The three of them froze.The sound wasn't coming from outside — it drifted up through the floorboards, soft at first, then swelling until the boards themselves seemed to hum.
Marla set the lamp on a table. "Stay here," she whispered, though the tremor in her voice made it clear she didn't believe safety was possible anymore.
Adrian shook his head. "No. We face it together."
Greaves clutched at his coat, looking from one to the other. "You don't understand. There's no stopping it. The Harbor's been feeding it for decades — the fog isn't a thing that visits. It's the thing that lives here."
The song grew louder, pressing against their skulls. The air tasted metallic, and the lamplight flickered as if struggling to exist.
Slowly, Adrian stepped toward the stairs. Each step down was like walking into cold water, his breath hitching, the air thickening until every inhale scraped his lungs.

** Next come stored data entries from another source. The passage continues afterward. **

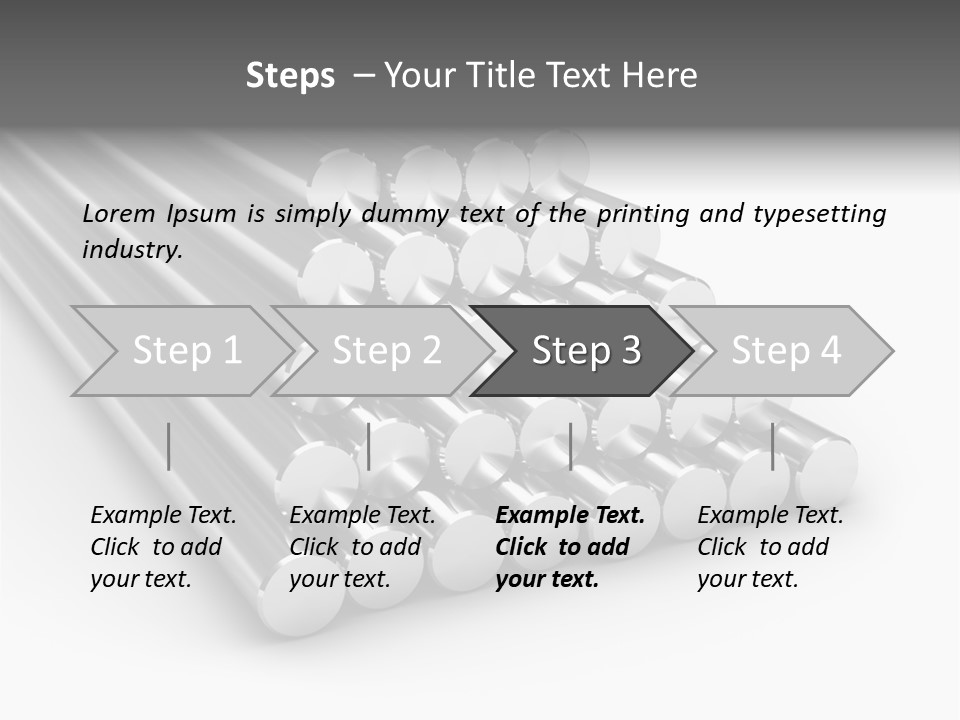 Steps – Your Title Text Here

Lorem Ipsum is simply dummy text of the printing and typesetting industry.

Step 1

Step 2

Step 3

Step 4

Example Text. Click to add your text.

Example Text. Click to add your text.

Example Text. Click to add your text.

Example Text. Click to add your text.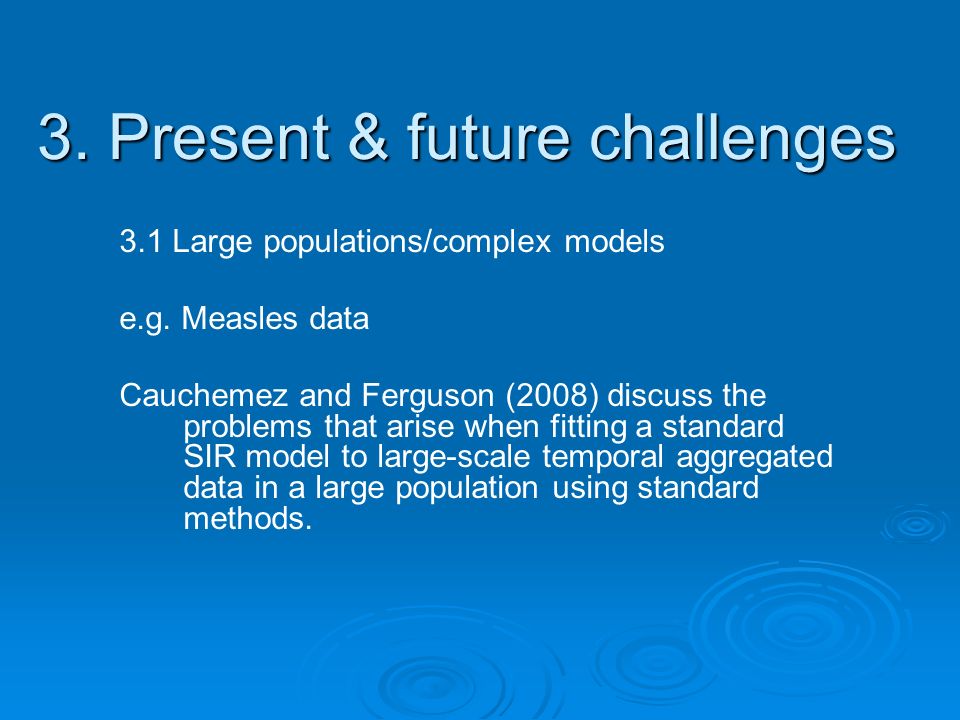 3. Present & future challenges

3.1 Large populations/complex models

e.g. Measles data

Cauchemez and Ferguson (2008) discuss the problems that arise when fitting a standard SIR model to large-scale temporal aggregated data in a large population using standard methods.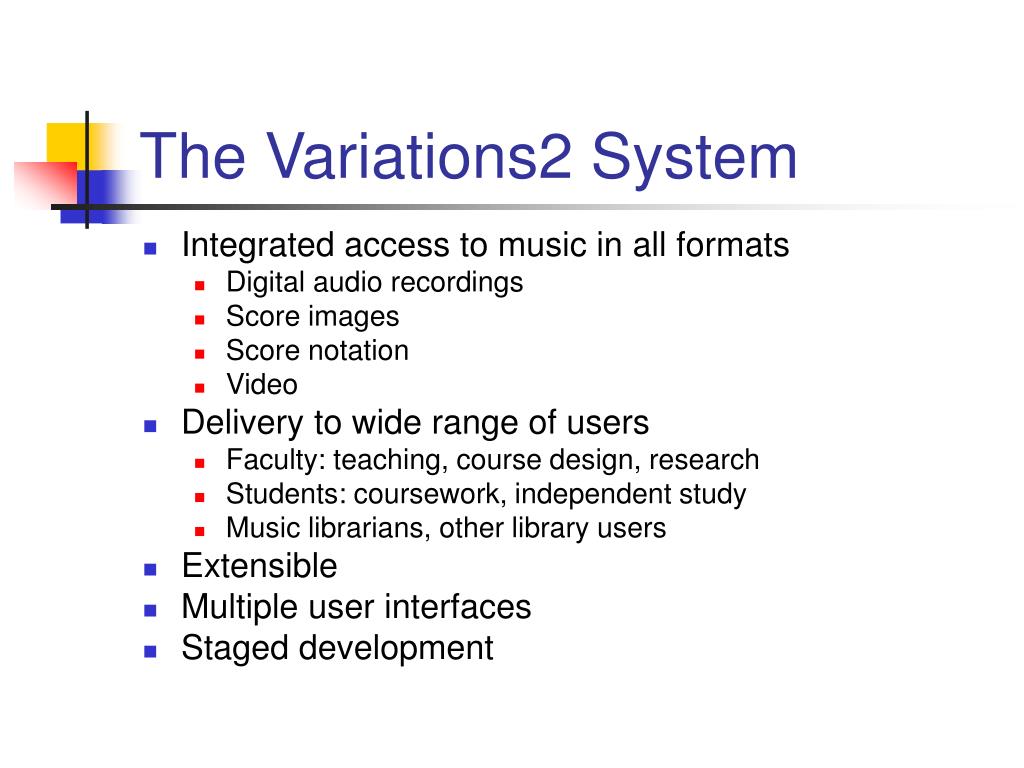 The Variations2 System

- Integrated access to music in all formats
  - Digital audio recordings
  - Score images
  - Score notation
  - Video
- Delivery to wide range of users
  - Faculty: teaching, course design, research
  - Students: coursework, independent study
  - Music librarians, other library users
- Extensible
- Multiple user interfaces
- Staged development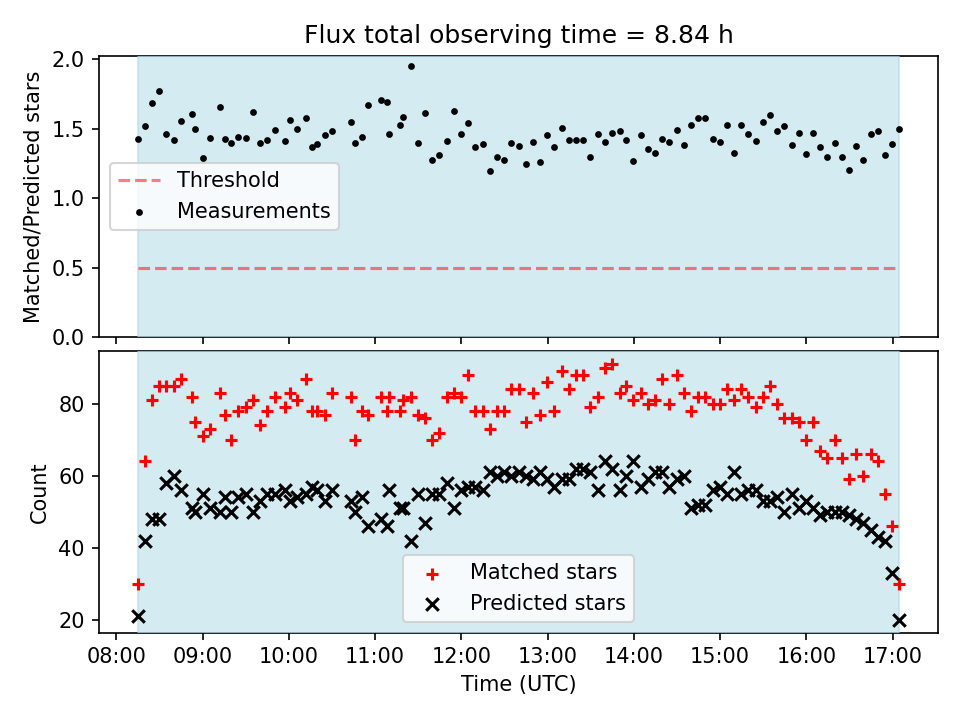 Flux total observing time = 8.84 h

Matched/Predicted stars

2.0
1.5
1.0
0.5
0.0

Threshold
Measurements

Count

80
60
40
20

Matched stars
Predicted stars

08:00 09:00 10:00 11:00 12:00 13:00 14:00 15:00 16:00 17:00

Time (UTC)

The basement was nothing but stone walls and a shallow pool of still water in the center. The song came from beneath its surface. The ripples on the water's skin formed shapes — faces, hundreds of them, mouths open in silent screams, eyes moving as if they could see him.
Marla's hand found his shoulder. "We can't kill it. But we can lock it deeper."
Greaves joined them, holding out a rusted iron key on a chain. "Only one way. You turn the key, you seal it for another hundred years. But…" He swallowed hard. "You don't come back."
The truth hung heavy between them.
Adrian looked at Marla, and she simply nodded — no words, just understanding. She had known this might be the end for one of them.
Without hesitation, Adrian took the key. "Get out before it breaks free."
Marla's voice cracked. "Adrian—"
"Go."
He stepped into the pool, the water swallowing him to the waist, then the chest. The song rose to a deafening scream as the faces swirled around him. He reached down, found the lock beneath the surface, and turned the key.
The moment it clicked, the water surged upward, pulling him down in a cold embrace. His last sight was Marla's face, lit by the lamp above, her mouth forming his name.
Then the fog outside began to thin.
By morning, the Harbor was clear. No one spoke of the night before, but everyone felt it — the weight had shifted, for now.
And somewhere, far below, a voice waited patiently in the dark, humming to itself.